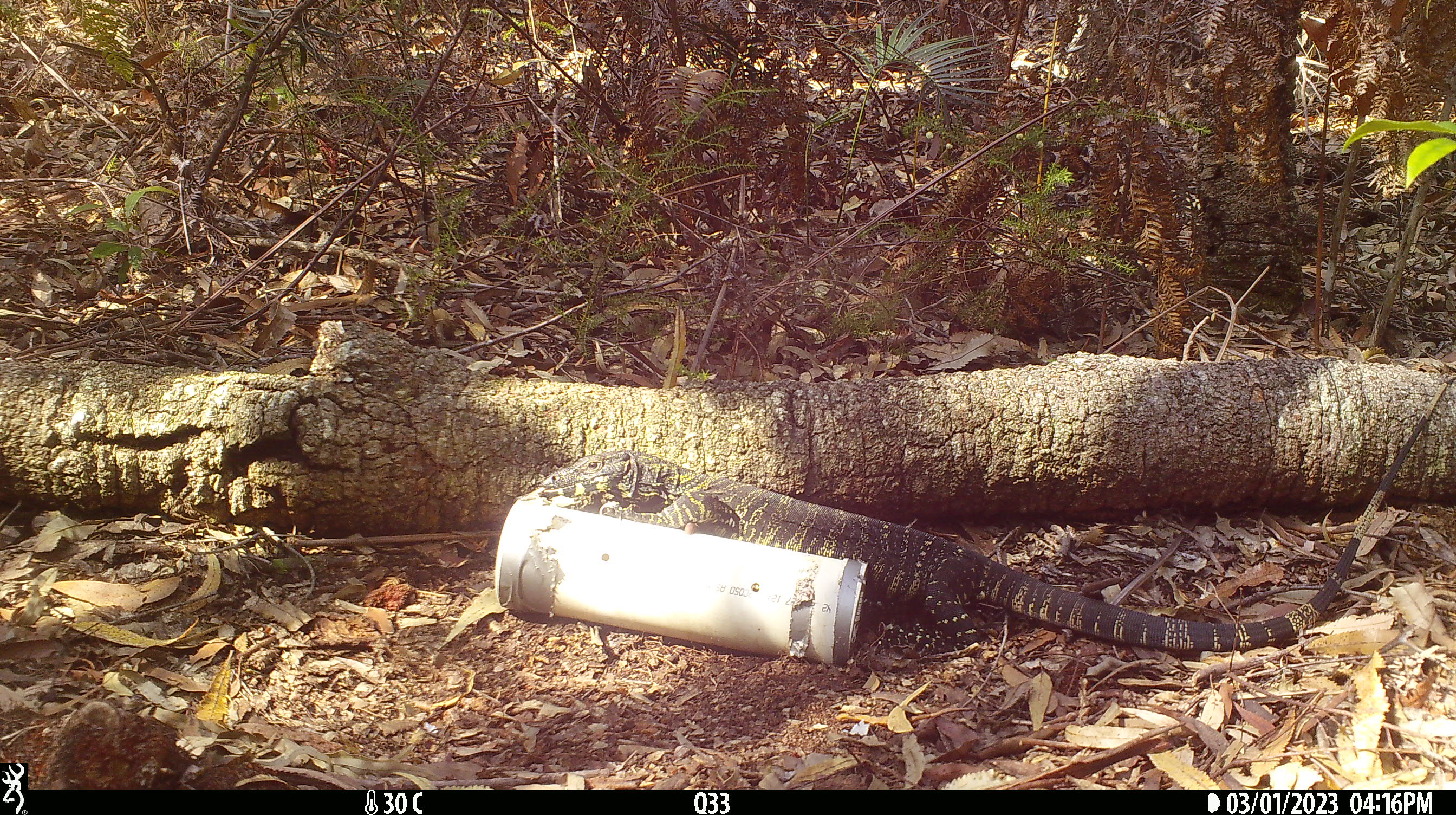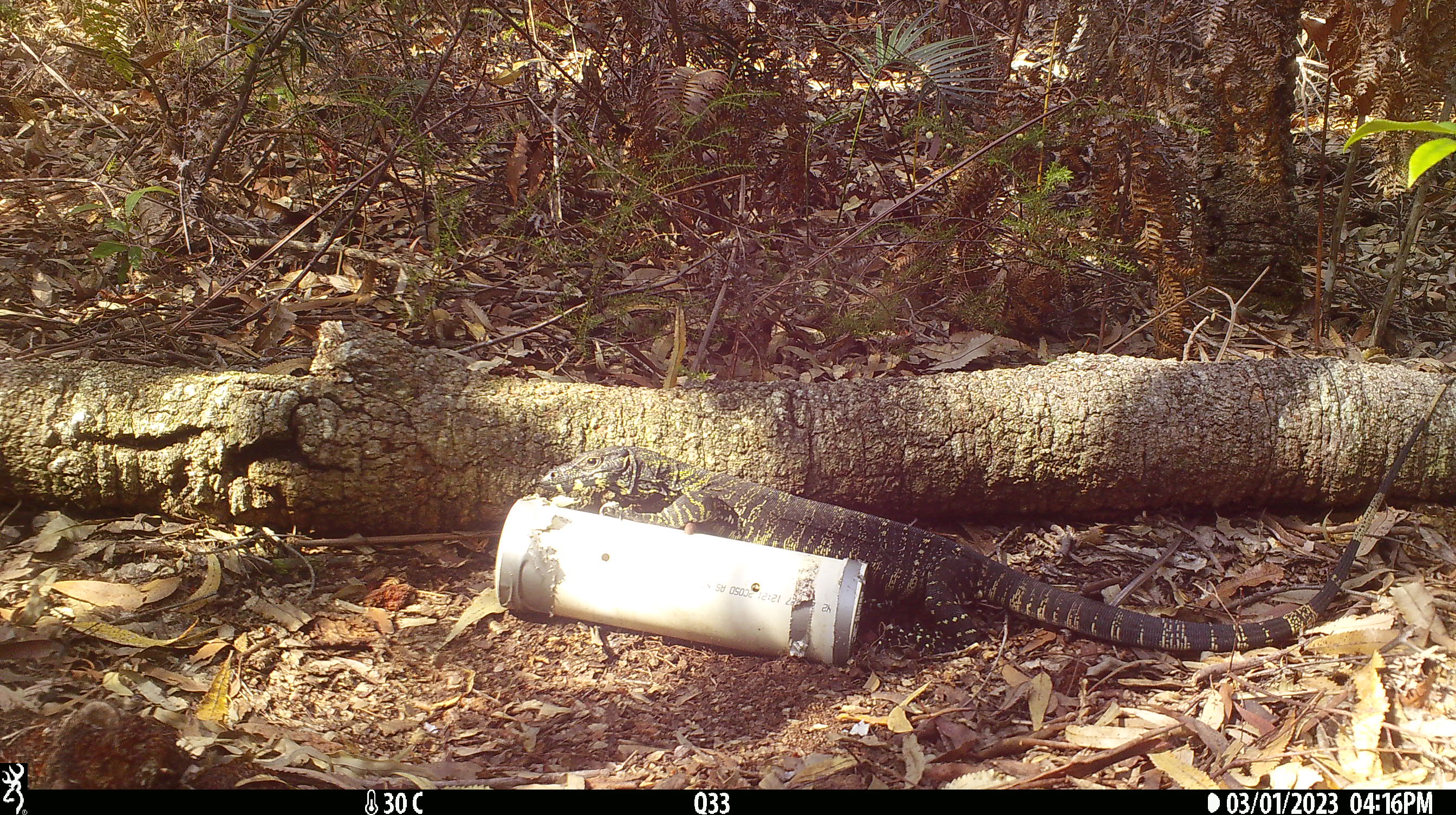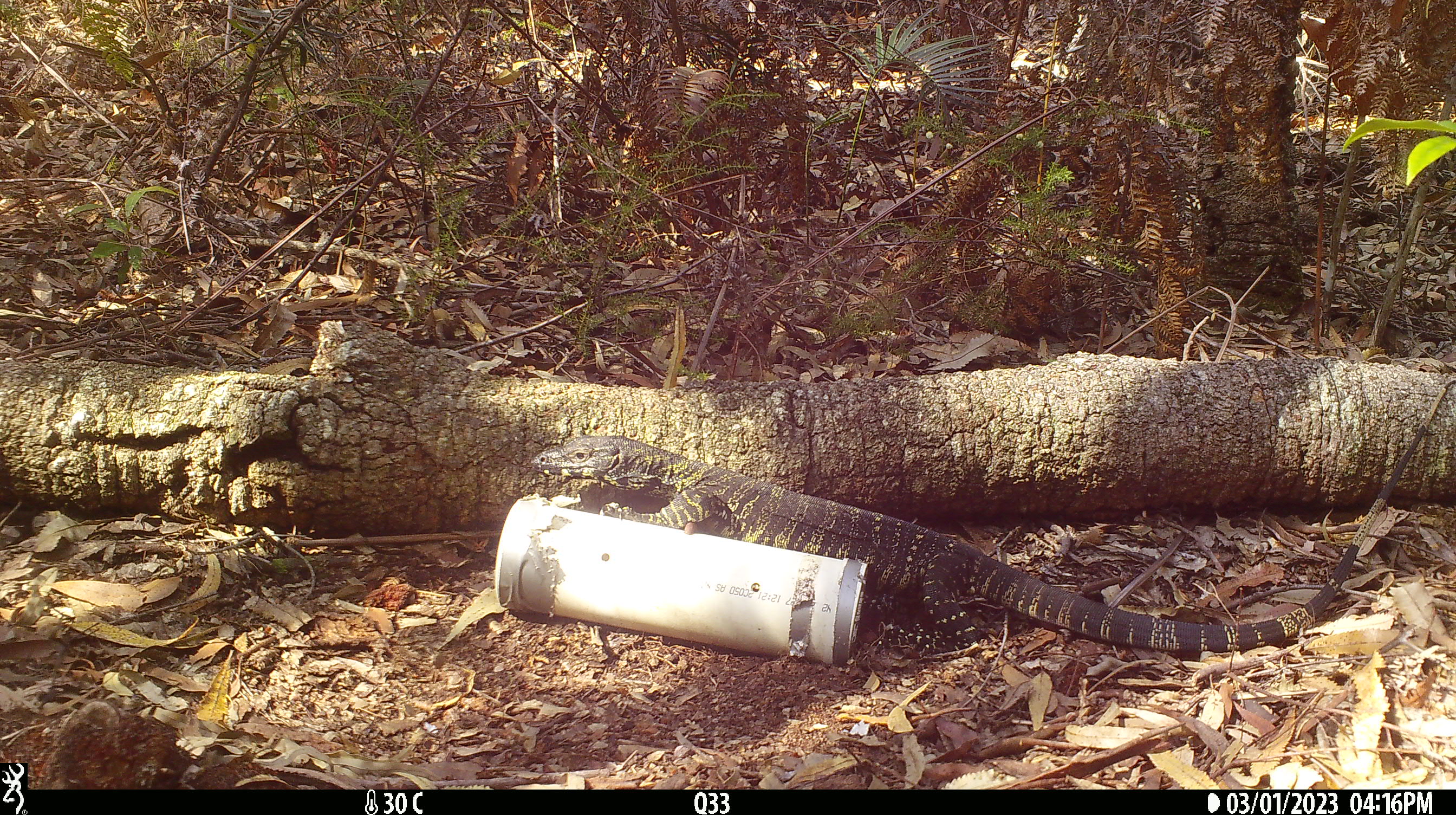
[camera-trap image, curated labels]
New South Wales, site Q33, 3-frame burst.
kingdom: Animalia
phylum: Chordata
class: Reptilia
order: Squamata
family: Varanidae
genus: Varanus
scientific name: Varanus varius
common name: lace monitor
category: goanna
Goanna (lace monitor) (Varanus varius).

##########

- _Exercise prompt_: Without altering a word, return all of the records above and leave out their pictures.

- _Expected answer_:
[camera-trap image, curated labels]
New South Wales, site Q33, 3-frame burst.
kingdom: Animalia
phylum: Chordata
class: Reptilia
order: Squamata
family: Varanidae
genus: Varanus
scientific name: Varanus varius
common name: lace monitor
category: goanna
Goanna (lace monitor) (Varanus varius).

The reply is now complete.